O fato de que tomar uma xícara de café pode estimular a extremidade oposta do trato gastrintestinal em questão de minutos significa, disse Martindale, que o estímulo "provavelmente passa pelo eixo entre intestino e cérebro". Ou seja, a chegada do café no estômago transmite uma mensagem ao cérebro, que então "estimula o cólon a dizer ‘é bom nos esvaziarmos, porque vem coisa por aí’", ele explicou. O próprio café se deslocaria pelos intestinos muito mais devagar, provavelmente levando pelo menos uma hora para percorrer o longo caminho partindo do estômago, passando pelo intestino delgado e então chegando ao cólon.

Essa comunicação entre estômago, cérebro e cólon, chamada de reflexo gastrocólico, é uma resposta normal à ingestão de alimentos. Mas o café parece ter um efeito desproporcional. Um estudo publicado em 1998 constatou que 230 ml de café estimulam contrações do cólon semelhantes às que são induzidas por uma refeição de mil calorias. Pesquisadores teorizam que a comunicação intestino-cérebro do café provavelmente é causada por um ou mais dos muitos compostos químicos contidos no café e possivelmente seja mediada por alguns de nossos hormônios que desempenham papéis importantes no processo digestivo, como a gastrina ou a colecistocinina, ambas as quais podem subir de nível após a ingestão de café.
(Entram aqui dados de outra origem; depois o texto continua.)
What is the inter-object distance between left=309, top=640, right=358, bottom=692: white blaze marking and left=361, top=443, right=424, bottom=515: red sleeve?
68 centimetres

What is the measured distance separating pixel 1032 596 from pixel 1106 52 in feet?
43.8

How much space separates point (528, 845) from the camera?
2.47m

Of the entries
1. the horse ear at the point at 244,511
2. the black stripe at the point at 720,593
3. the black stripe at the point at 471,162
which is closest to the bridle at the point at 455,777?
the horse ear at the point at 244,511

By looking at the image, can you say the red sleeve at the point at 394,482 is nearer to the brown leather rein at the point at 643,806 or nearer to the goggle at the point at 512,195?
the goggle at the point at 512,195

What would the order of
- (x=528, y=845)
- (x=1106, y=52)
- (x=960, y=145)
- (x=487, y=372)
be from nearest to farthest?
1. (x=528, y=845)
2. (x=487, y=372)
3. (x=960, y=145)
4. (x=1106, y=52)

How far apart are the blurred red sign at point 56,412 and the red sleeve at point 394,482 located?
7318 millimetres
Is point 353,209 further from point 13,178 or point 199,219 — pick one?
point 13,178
Morador de Londres prepara café em uma cafeteira italiana - Niklas Halle'n - 10.out.2021/AFP

O mecanismo pode ainda não estar claro, mas os efeitos do café sobre o intestino podem ajudar algumas pessoas, incluindo pacientes em recuperação de certos tipos de cirurgias. O enfraquecimento da função intestinal é comum após cirurgias abdominais, por exemplo, o que pode provocar inchaço, dor e a incapacidade de expelir gases ou tolerar alimentos. Uma análise de 2020 combinou os resultados de sete ensaios clínicos e constatou que tomar café ajudou pacientes que haviam passado por cirurgia colorretal ou ginecológica a tolerar alimentos sólidos em média dez e 31 horas, respectivamente, antes do que teria sido o caso sem tomarem a bebida. O café também reduziu em uma média de 15 a 18 horas o tempo passado até sua primeira evacuação após a cirurgia.
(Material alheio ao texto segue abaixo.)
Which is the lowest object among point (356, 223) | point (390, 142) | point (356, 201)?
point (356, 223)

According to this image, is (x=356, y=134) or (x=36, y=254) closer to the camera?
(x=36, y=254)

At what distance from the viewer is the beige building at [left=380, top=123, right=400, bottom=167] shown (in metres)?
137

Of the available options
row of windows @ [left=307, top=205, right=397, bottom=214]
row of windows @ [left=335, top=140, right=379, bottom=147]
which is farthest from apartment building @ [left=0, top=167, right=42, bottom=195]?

"Um ou dois goles de café já podem ser o bastante. Não é preciso tomar muito", disse Martindale, que habitualmente oferece uma xícara de café a seus pacientes na manhã seguinte a uma cirurgia.

A seus pacientes que sofrem de prisão de ventre crônica, Martindale também sugere que tomem café, além de outras modificações na dieta. E ele disse que não é incomum que pacientes que abriram mão do café por uma razão ou outra lhe digam "Doutor, não consigo ir ao banheiro sem antes tomar um café".

A nutricionista Sonya Angelone, porta-voz da Academia de Nutrição e Dietética, diz que as pessoas não devem depender demais do café para manter uma função intestinal regular. Se a pessoa tem prisão de ventre, explicou, "não é por ter uma deficiência de café". Para evitar a prisão de ventre, ela recomenda o consumo de mais frutas e verduras, que têm alto teor de fibras, aumentar a ingestão de líquidos e praticar mais atividade física. "O que constato com muitas pessoas é que elas não começam o dia com uma boa dose de fibras", ela disse. O café coado contém uma quantidade pequena de fibra –cerca de um grama por xícara de 230 ml.

Privada tecnológica na Tailândia - zasabe - stock.adobe.com

Para algumas pessoas, o café provoca mal-estar do estômago e intestino solto, além de efeitos colaterais ligados ao excesso de cafeína, como insônia, taquicardia e dores de cabeça, disse Angelone.

A Food and Drug Administration diz que é seguro para a maioria das pessoas consumir 400 mg de cafeína por dia –a quantidade encontrada em quatro a cinco xícaras de café. Mas é preciso lembrar que as pessoas metabolizam o café de maneiras muito diferentes, de modo que esse limiar pode variar de uma pessoa a outra. "Diferentemente de outros alimentos, o café é uma dessas coisas que, se lhe fazem mal, você percebe", disse Angelone.

Para o resto de nós, porém, o café pode fazer parte de uma rotina matinal reconfortante, despertando-nos de diversas maneiras.